As part of that training before camp opened, 47 staff members, including college and high school students, learned and practiced basic techniques of restorative justice.
Lewis developed the training after an in-depth study through North Park Theological Seminary’s School of Restorative Arts (SRA) and a six-week program at Stomping Ground Camp, a non-Covenant camp in New York that teaches “radical empathy” and “restorative practices” at every age level.
The process includes bringing together students who agree to mediation as well as a camp staff member and possibly witnesses to the conflict. They all sit together to talk about how they have experienced a negative interaction.
Lewis said one key aspect is to change the language used around a dispute. She suggests replacing words such as “bully,” “offender,” and “victim” with “the person who has been harmed” and “the person responsible for the conflict.”
I don’t think it’s ever too early to start setting these expectations and dealing with conflict—no matter how small—in a really thought out and protective way.
The process can work with campers of all ages, Lewis said. “Obviously we’re constantly shifting how we ask questions and how we relate based on the ages of the campers, but I don’t think it’s ever too early to start setting these expectations and dealing with conflict—no matter how small—in a really thought out and protective way.”
Lewis said one goal is to help people develop empathy—to go beyond feeling sorry for the other person to really understand how they feel.
She hopes campers who experience restorative justice will take what they learn and use it in their day-to-day lives, and that staff members will also put it into practice for any conflicts they might have working together.
Executive director Erik Strom said restorative justice is a core scriptural value and learning how to practice it is part of the discipling process that staff also experience while working at camp.
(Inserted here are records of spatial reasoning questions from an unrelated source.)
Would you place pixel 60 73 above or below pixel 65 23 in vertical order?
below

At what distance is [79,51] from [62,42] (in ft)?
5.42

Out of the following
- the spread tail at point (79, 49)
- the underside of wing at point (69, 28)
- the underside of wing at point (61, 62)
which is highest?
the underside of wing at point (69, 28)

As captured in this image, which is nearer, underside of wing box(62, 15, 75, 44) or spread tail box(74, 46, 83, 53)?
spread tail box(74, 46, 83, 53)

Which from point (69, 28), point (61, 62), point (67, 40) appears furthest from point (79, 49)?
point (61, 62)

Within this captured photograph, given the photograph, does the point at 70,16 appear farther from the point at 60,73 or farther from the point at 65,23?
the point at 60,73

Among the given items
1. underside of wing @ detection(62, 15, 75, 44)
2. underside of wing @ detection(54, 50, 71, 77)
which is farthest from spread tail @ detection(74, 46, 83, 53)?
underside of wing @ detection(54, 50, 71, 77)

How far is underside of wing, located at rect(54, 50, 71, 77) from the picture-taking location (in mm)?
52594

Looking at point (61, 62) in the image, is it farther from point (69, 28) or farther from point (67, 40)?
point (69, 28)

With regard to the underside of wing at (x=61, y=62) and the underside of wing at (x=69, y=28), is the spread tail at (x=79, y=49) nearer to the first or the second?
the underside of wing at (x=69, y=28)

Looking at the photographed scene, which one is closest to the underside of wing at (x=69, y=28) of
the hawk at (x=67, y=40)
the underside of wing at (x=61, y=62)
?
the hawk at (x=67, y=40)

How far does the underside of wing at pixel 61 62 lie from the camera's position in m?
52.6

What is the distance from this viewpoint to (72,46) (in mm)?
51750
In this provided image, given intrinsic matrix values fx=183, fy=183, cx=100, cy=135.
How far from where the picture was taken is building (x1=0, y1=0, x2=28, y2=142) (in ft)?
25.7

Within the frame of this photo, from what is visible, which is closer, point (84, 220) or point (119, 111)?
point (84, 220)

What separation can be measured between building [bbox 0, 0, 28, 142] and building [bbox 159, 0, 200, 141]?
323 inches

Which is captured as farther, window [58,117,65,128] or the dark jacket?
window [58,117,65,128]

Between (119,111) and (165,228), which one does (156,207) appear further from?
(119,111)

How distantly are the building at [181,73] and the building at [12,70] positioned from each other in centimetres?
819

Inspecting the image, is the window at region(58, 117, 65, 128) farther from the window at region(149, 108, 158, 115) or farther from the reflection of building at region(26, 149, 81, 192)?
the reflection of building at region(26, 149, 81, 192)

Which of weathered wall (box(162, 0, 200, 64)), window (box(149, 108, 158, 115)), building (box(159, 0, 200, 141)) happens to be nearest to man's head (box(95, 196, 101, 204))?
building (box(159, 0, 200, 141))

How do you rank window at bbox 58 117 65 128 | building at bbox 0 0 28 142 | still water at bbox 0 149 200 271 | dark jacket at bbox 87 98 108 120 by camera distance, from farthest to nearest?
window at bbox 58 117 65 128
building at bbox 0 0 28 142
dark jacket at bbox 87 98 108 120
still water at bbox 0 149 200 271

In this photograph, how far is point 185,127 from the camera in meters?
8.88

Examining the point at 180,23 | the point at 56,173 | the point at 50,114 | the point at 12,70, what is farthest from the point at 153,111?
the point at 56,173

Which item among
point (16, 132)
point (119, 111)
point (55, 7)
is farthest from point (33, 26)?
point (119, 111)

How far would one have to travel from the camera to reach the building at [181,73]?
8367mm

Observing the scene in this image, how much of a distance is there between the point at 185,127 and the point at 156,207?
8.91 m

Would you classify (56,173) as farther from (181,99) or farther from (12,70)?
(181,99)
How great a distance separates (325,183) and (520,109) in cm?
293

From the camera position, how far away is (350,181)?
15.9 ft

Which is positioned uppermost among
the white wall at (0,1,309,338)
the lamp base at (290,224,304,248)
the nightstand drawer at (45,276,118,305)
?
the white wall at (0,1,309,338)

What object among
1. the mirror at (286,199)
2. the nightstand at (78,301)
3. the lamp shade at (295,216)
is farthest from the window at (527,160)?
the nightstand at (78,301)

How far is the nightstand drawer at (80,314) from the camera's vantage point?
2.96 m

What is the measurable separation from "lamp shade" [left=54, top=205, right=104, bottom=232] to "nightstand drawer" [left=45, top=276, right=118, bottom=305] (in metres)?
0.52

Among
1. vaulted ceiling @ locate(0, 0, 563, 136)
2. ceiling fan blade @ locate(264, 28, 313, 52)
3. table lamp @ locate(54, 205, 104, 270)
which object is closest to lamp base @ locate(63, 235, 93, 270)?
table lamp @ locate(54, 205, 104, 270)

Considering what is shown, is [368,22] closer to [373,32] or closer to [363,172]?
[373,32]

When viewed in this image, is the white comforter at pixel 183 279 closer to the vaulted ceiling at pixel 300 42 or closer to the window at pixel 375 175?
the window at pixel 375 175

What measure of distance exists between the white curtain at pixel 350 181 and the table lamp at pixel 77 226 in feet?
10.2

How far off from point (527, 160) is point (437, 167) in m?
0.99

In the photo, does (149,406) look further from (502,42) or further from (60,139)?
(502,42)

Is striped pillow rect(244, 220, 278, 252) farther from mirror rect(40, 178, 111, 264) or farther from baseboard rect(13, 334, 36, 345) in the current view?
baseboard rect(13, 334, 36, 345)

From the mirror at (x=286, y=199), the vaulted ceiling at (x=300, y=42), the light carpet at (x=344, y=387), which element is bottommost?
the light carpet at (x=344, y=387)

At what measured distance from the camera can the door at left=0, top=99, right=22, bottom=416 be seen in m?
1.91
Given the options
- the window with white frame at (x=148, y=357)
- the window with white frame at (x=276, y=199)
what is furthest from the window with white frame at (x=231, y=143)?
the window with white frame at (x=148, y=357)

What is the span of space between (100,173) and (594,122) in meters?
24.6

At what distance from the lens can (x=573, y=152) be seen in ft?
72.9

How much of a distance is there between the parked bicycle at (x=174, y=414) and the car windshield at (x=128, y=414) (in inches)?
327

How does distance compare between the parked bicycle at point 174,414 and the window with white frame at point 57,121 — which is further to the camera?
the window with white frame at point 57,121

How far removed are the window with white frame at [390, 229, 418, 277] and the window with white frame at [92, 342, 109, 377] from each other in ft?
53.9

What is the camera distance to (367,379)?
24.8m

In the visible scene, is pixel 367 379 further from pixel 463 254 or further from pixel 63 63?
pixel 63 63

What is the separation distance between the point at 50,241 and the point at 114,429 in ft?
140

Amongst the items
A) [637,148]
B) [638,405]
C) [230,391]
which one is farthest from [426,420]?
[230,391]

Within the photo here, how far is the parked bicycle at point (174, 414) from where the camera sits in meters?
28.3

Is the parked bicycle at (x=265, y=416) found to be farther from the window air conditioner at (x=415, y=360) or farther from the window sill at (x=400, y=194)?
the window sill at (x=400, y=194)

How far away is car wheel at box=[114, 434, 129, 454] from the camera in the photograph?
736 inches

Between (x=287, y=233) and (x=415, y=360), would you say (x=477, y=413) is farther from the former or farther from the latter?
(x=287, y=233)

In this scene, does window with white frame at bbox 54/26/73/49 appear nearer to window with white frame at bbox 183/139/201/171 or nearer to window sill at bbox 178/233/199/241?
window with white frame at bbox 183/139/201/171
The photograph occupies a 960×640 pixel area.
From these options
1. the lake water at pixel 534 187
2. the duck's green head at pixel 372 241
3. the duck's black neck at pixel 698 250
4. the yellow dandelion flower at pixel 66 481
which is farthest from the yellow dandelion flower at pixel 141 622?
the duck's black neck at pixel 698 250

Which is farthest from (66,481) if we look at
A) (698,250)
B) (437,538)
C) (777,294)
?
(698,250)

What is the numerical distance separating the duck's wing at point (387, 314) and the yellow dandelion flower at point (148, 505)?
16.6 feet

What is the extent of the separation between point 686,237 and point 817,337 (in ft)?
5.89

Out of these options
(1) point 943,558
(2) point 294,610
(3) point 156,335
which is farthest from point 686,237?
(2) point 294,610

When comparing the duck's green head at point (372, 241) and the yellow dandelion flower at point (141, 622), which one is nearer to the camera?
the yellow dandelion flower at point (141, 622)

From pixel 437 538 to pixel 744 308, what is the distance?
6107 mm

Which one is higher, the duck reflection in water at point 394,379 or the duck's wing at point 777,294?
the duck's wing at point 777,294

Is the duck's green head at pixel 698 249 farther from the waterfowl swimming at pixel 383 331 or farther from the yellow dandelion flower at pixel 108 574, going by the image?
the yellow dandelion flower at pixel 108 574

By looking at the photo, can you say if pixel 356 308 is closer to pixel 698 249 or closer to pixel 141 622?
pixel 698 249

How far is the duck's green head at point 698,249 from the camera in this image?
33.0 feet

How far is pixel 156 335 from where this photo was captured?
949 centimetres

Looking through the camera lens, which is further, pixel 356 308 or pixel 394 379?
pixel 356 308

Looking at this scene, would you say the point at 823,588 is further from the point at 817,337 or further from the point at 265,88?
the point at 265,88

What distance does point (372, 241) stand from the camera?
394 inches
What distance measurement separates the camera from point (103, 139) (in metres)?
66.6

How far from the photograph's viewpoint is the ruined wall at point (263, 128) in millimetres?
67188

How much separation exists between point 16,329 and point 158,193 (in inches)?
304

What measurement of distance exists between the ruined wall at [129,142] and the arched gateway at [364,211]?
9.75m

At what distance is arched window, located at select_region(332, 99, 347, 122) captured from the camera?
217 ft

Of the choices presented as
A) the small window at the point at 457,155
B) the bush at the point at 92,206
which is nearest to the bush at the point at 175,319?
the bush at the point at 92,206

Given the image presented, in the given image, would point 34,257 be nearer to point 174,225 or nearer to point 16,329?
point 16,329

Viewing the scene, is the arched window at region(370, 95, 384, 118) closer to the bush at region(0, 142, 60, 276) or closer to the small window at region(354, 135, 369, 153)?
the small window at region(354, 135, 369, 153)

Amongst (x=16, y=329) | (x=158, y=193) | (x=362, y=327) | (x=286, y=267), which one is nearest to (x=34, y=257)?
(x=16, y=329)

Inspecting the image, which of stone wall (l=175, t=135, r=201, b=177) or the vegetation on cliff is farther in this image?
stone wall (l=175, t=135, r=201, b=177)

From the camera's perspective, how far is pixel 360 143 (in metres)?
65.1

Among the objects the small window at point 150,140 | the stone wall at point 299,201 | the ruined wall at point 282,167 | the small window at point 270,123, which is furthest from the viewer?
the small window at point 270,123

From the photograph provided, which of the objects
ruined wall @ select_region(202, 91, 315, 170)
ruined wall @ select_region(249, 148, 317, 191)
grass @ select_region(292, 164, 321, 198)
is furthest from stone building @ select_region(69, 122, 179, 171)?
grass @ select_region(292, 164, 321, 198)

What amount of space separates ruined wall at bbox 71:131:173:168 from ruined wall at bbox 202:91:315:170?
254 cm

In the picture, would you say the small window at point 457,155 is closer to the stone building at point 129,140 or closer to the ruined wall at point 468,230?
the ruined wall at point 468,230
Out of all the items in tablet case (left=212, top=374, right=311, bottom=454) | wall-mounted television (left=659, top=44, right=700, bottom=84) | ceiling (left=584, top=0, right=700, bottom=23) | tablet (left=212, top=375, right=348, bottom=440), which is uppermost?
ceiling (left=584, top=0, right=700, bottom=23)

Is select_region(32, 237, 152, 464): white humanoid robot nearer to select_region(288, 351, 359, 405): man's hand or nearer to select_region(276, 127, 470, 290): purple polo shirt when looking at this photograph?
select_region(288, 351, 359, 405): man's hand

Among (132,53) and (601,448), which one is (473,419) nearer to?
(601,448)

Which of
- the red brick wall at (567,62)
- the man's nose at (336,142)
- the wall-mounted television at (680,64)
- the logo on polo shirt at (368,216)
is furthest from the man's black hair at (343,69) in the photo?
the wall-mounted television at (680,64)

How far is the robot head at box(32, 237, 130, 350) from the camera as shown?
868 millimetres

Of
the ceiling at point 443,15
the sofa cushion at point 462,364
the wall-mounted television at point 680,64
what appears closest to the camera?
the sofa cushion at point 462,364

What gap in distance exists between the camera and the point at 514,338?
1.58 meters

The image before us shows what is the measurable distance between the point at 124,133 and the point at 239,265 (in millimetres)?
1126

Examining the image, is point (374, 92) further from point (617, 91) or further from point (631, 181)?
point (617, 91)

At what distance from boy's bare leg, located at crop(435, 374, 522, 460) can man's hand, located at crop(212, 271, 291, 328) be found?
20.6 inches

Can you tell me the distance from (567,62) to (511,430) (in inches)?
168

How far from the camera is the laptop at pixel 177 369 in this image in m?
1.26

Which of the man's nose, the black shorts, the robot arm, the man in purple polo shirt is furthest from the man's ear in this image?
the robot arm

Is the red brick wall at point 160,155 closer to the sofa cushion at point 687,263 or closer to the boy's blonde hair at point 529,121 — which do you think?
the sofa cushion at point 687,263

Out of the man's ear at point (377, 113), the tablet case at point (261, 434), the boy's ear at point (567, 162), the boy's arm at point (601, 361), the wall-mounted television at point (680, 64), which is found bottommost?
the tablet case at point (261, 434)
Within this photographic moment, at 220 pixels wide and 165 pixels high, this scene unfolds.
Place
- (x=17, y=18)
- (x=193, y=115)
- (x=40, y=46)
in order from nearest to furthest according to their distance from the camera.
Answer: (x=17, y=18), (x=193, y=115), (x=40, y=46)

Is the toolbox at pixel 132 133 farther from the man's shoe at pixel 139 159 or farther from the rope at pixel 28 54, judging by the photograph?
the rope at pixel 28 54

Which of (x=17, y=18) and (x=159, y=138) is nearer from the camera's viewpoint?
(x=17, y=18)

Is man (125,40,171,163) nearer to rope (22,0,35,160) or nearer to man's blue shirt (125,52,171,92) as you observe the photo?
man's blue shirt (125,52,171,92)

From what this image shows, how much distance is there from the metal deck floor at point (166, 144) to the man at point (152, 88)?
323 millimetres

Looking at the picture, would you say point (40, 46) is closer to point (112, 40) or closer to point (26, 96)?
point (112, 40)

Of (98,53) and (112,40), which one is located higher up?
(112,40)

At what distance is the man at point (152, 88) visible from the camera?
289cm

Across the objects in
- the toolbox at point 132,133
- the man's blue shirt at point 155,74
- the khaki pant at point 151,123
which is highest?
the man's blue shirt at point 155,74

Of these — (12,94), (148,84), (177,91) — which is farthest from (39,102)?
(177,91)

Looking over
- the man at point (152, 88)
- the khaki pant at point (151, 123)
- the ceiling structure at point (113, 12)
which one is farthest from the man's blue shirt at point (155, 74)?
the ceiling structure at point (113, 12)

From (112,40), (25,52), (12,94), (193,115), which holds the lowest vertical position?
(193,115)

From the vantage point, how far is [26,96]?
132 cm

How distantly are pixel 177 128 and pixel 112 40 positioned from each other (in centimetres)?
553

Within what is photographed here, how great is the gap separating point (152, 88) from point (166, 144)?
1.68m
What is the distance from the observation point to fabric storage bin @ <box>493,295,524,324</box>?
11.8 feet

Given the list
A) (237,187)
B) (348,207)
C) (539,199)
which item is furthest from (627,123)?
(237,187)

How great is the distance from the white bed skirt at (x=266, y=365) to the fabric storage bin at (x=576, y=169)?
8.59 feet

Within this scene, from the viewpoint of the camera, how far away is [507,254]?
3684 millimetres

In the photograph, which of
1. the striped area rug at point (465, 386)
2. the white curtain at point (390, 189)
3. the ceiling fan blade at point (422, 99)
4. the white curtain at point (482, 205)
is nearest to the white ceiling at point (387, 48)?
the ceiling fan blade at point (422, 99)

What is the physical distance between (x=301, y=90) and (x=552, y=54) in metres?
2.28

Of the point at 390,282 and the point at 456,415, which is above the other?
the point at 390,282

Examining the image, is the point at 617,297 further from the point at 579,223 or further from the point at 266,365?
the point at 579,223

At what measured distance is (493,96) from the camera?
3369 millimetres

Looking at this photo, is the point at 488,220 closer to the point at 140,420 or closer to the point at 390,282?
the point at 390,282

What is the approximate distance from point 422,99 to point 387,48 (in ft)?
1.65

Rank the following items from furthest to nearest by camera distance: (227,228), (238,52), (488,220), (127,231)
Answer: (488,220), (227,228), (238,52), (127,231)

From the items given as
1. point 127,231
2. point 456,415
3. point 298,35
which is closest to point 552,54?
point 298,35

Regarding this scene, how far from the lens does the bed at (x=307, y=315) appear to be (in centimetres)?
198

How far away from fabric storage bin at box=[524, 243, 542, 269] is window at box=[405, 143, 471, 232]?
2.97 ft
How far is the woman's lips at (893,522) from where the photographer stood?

Strom had encouraged Lewis to do an in-depth study of restorative justice and how it could apply to camping as part of her internship. “I’ve been influenced and inspired by the work at the seminary in the School of Restorative Arts and continue to be compelled by the gospel to restore relationships. To see that kind of work happening here is really important to me,” he said.
Lewis graduated from North Park University in May 2020 and took a class through SRA at Stateville Correctional Center.